Publié dans Politique

Opposition - Accord politique pour rien !

Publié le jeudi, 23 mars 2023

Un accord politique préalable aux élections. C’est la dernière lubie des têtes pensantes de l’Opposition, du RMDM, du HVM, du TIM, du C’Lera et consorts après avoir pendant plusieurs mois exigé la tenue d’une concertation nationale. Une revendication que ces personnages ont affirmée lors d’une réunion organisée par la CENI en début de semaine pour parler de l’audit du fichier électoral. En vertu de quoi ? 

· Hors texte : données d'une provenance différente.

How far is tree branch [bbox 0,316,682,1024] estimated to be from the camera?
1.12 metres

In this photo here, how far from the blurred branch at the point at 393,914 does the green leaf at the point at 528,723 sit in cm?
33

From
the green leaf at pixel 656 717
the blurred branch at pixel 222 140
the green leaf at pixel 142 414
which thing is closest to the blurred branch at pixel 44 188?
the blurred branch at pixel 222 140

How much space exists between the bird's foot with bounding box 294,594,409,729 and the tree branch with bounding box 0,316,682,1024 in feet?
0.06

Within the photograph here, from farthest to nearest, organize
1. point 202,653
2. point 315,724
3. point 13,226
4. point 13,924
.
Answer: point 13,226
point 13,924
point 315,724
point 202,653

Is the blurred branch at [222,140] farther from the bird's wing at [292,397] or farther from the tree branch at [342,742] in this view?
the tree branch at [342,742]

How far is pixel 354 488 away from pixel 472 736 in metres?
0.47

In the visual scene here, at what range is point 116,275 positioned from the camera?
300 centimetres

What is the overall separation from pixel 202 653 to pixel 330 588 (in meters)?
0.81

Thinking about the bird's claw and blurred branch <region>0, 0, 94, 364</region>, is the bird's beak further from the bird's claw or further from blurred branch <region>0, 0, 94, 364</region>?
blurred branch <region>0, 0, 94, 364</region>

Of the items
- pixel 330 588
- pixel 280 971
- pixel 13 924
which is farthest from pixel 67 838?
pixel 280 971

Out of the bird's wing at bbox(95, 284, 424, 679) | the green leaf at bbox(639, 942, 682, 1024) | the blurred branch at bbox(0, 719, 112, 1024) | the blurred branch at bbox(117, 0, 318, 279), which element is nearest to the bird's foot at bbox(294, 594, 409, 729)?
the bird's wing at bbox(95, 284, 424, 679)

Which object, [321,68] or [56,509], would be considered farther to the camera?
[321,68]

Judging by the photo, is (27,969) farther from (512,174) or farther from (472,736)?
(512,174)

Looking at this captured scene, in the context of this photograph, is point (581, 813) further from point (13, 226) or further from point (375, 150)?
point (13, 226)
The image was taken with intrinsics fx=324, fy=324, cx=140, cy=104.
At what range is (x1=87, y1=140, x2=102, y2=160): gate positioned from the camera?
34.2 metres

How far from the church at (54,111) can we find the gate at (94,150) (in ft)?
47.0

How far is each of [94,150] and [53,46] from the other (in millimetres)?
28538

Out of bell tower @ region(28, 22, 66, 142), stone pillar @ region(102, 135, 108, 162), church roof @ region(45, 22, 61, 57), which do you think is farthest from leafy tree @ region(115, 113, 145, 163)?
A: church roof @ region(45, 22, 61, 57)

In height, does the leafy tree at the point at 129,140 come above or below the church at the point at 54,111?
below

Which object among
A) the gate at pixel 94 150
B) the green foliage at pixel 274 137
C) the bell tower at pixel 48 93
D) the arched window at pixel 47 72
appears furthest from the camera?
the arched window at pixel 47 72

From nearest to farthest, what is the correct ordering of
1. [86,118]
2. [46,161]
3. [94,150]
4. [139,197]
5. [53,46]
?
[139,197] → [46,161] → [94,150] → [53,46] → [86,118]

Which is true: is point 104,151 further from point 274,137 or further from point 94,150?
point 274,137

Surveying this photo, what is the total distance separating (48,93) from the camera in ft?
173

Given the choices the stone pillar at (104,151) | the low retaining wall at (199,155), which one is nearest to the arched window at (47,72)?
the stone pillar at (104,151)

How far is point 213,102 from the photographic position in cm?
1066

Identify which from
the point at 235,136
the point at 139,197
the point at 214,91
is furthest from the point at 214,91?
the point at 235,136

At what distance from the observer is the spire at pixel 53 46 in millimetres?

Faut-il réitérer que Madagascar n’est pas un pays en situation de crise qui pourrait motiver la nécessité d’une quelconque conférence ou concertation et encore moins un accord politique. Est-il également nécessaire de rappeler que le régime en place découle d’élections libres, crédibles et acceptées par tous y compris la classe politique du pays et fermement reconnues par la communauté internationale. 

Pour les observateurs, il s’agit là de nouvelles agitations, des gesticulations de politiciens en mal de crédit. A quelques mois du grand-rendez-vous électoral, Madagascar aspire à vivre la sérénité et la stabilité. Les barons de l’Opposition, à court d’idées sinon de popularité, cherchent un raccourci pour accéder au pouvoir. Ils sont incapables d’attendre le prochain rendez-vous des urnes qui risque de leur être défavorable. 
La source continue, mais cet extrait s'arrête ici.